*Task to complete*
Which lines run from the one containing "Given this setup, evaluate" to the last line of the entries? Return them exactly, with nothing more.

Saved data entries:
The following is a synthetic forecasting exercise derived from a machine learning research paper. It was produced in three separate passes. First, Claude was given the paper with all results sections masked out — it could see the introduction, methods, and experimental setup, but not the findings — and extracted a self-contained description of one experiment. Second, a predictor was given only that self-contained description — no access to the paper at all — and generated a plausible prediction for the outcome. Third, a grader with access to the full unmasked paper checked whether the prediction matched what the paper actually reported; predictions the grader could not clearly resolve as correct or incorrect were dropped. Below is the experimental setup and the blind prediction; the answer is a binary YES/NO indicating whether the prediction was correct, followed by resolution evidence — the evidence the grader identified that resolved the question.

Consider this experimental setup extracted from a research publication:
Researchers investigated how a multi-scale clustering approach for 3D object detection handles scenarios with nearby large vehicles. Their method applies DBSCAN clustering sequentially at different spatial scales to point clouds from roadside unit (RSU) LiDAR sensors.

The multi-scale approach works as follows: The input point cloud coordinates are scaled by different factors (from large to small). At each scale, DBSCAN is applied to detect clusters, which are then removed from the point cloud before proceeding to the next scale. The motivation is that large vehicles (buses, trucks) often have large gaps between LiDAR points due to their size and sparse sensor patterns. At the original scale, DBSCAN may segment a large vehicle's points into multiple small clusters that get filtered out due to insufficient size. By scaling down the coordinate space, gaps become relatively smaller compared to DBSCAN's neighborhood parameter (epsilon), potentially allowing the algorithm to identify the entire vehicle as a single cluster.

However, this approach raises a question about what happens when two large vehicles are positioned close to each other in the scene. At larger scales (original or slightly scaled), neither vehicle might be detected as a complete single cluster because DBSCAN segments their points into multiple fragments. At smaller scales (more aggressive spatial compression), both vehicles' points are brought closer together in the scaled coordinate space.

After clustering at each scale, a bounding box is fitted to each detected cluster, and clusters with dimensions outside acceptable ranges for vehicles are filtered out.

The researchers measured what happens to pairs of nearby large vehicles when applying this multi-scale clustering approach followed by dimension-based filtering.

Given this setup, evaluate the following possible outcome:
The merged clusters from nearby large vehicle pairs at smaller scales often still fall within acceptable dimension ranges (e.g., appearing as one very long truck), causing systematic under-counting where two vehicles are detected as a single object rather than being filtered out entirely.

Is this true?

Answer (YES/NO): NO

*Reply*
Given this setup, evaluate the following possible outcome:
The merged clusters from nearby large vehicle pairs at smaller scales often still fall within acceptable dimension ranges (e.g., appearing as one very long truck), causing systematic under-counting where two vehicles are detected as a single object rather than being filtered out entirely.

Is this true?

Answer (YES/NO): NO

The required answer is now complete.